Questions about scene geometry
------------------------------

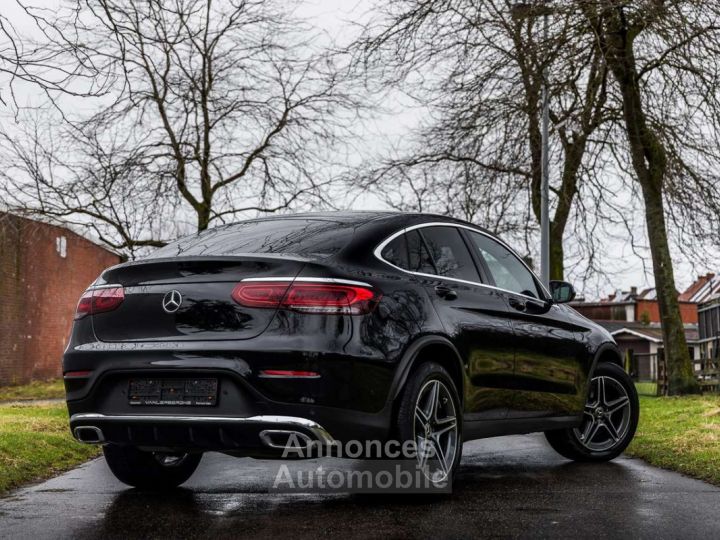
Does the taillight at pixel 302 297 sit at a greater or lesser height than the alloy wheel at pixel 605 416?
greater

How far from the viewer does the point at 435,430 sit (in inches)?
227

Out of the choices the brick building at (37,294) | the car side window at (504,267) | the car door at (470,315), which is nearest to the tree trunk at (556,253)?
the brick building at (37,294)

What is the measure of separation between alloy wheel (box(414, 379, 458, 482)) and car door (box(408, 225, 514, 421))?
234 mm

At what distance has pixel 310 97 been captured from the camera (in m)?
17.8

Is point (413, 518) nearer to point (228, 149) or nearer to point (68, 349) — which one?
point (68, 349)

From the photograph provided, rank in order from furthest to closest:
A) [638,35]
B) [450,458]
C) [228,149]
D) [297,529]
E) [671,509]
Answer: [228,149] < [638,35] < [450,458] < [671,509] < [297,529]

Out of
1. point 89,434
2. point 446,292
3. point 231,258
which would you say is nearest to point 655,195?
point 446,292

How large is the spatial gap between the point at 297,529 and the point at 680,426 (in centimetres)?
662

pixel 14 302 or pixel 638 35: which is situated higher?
pixel 638 35

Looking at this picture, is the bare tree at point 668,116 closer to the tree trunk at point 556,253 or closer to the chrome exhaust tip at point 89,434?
the tree trunk at point 556,253

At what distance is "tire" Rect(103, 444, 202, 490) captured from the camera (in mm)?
6211

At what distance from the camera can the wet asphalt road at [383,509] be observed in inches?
191

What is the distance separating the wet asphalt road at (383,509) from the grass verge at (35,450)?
0.27 m

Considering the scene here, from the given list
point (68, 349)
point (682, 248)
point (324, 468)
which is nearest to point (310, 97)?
point (682, 248)
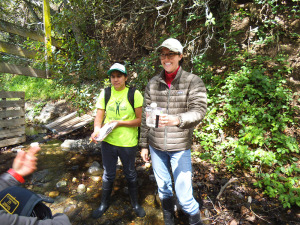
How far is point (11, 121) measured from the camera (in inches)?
208

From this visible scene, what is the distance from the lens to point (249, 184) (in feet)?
10.4

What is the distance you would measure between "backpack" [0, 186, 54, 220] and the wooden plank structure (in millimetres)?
4933

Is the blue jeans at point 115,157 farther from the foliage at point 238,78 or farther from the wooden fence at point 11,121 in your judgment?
the wooden fence at point 11,121

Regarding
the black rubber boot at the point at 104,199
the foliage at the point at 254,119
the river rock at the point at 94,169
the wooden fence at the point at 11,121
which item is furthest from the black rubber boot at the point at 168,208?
the wooden fence at the point at 11,121

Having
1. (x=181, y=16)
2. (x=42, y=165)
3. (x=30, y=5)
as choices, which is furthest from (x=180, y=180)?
(x=30, y=5)

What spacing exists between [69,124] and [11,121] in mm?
1670


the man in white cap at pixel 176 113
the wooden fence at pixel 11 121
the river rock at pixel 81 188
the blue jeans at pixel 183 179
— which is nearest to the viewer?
the man in white cap at pixel 176 113

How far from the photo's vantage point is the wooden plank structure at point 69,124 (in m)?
5.87

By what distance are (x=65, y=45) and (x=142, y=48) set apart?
312 cm

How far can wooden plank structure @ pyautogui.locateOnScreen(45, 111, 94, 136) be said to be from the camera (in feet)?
19.2

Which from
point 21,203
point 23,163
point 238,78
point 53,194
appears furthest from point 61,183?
point 238,78

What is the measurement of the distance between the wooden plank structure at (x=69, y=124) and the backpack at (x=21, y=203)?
194 inches

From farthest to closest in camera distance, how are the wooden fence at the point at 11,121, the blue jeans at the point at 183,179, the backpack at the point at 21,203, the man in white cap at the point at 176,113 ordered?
1. the wooden fence at the point at 11,121
2. the blue jeans at the point at 183,179
3. the man in white cap at the point at 176,113
4. the backpack at the point at 21,203

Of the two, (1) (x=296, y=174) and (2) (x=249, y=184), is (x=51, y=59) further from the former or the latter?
(1) (x=296, y=174)
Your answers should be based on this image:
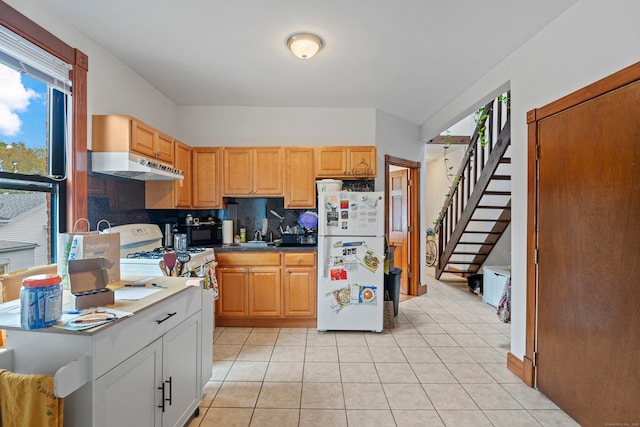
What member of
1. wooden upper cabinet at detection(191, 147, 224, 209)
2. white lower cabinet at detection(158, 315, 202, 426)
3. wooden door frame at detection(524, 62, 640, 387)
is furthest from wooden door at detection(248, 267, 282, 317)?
wooden door frame at detection(524, 62, 640, 387)

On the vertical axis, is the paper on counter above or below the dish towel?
above

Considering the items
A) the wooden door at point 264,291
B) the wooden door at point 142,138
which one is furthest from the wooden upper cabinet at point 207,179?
Result: the wooden door at point 264,291

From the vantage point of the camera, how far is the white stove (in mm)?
2371

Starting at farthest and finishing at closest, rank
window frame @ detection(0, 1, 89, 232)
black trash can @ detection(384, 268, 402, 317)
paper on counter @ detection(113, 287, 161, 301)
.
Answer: black trash can @ detection(384, 268, 402, 317) → window frame @ detection(0, 1, 89, 232) → paper on counter @ detection(113, 287, 161, 301)

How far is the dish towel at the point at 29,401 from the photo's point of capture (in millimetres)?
1008

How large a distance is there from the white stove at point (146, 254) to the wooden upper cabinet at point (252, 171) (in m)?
0.86

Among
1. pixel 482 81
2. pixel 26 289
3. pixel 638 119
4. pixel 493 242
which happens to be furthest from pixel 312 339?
pixel 493 242

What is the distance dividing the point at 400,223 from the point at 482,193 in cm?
132

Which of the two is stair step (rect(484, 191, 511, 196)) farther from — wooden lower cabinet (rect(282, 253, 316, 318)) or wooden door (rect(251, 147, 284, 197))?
wooden door (rect(251, 147, 284, 197))

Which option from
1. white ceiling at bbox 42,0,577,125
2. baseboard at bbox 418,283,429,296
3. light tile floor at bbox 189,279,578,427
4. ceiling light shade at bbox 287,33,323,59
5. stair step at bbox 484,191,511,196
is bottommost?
light tile floor at bbox 189,279,578,427

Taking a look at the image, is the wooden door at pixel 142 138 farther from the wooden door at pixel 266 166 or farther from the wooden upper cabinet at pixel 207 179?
the wooden door at pixel 266 166

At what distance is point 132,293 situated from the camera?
5.18ft

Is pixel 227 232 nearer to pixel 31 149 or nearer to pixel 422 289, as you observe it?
pixel 31 149

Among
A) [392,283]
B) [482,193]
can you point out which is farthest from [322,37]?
[482,193]
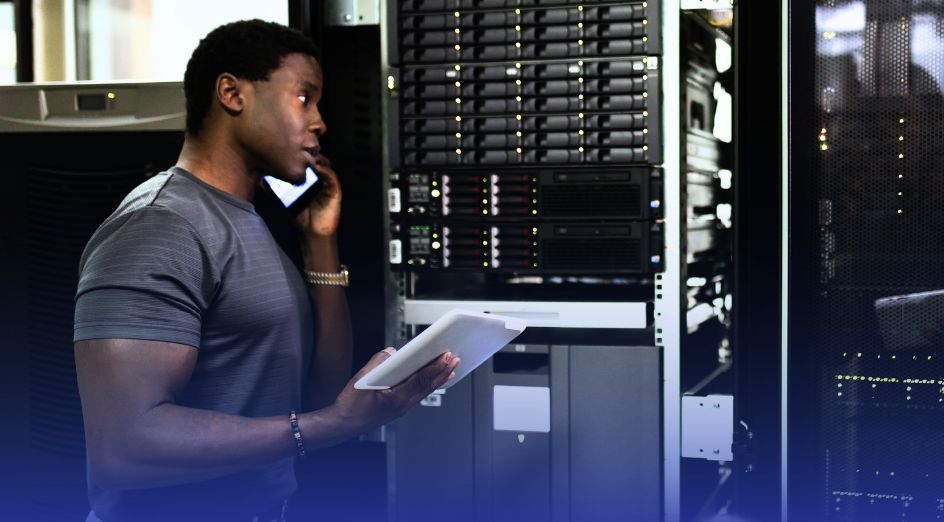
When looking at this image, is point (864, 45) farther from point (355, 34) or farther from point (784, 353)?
point (355, 34)

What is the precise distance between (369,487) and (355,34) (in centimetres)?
97

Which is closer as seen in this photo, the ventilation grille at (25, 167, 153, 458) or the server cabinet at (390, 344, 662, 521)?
the server cabinet at (390, 344, 662, 521)

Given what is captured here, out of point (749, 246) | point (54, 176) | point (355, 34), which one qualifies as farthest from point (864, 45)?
point (54, 176)

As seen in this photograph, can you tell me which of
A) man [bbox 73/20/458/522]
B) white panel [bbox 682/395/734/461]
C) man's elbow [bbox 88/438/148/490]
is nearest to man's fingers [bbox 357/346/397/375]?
man [bbox 73/20/458/522]

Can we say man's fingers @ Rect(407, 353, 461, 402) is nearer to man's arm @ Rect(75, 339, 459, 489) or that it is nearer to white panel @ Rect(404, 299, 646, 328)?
man's arm @ Rect(75, 339, 459, 489)

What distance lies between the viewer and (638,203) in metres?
2.12

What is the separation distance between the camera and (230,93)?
1.74 m

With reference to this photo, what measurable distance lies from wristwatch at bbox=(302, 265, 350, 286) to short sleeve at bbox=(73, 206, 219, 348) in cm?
46

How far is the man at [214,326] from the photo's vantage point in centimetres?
150

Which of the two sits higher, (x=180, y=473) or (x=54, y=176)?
(x=54, y=176)

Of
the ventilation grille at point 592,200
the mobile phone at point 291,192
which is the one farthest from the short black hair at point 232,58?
the ventilation grille at point 592,200

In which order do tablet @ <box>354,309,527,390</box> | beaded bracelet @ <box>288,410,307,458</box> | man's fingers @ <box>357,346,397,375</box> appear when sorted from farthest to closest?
man's fingers @ <box>357,346,397,375</box> < beaded bracelet @ <box>288,410,307,458</box> < tablet @ <box>354,309,527,390</box>

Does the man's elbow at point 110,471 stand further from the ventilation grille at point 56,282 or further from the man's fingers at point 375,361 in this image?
the ventilation grille at point 56,282

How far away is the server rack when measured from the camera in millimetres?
2096
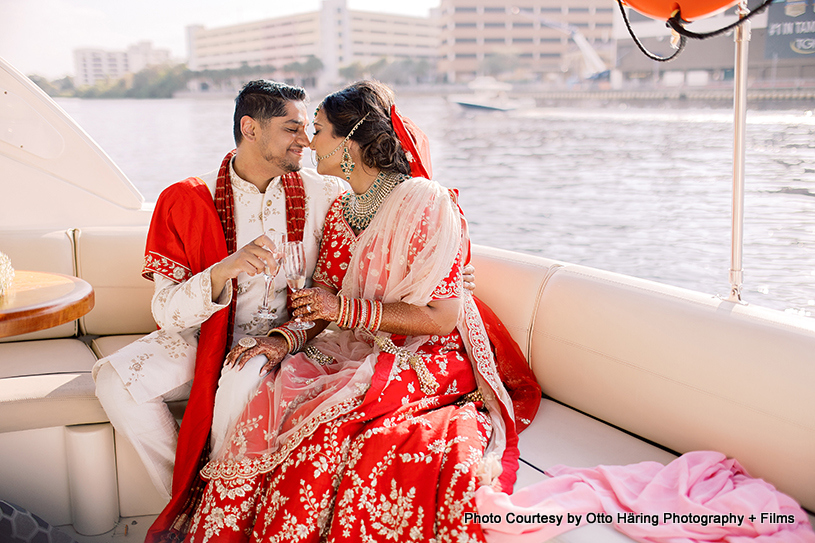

------------------------------

WHAT IS ASKED: How many lines in the rows above contain the string "vantage", with case counted as significant? Give only the number.

CORRECT ANSWER: 3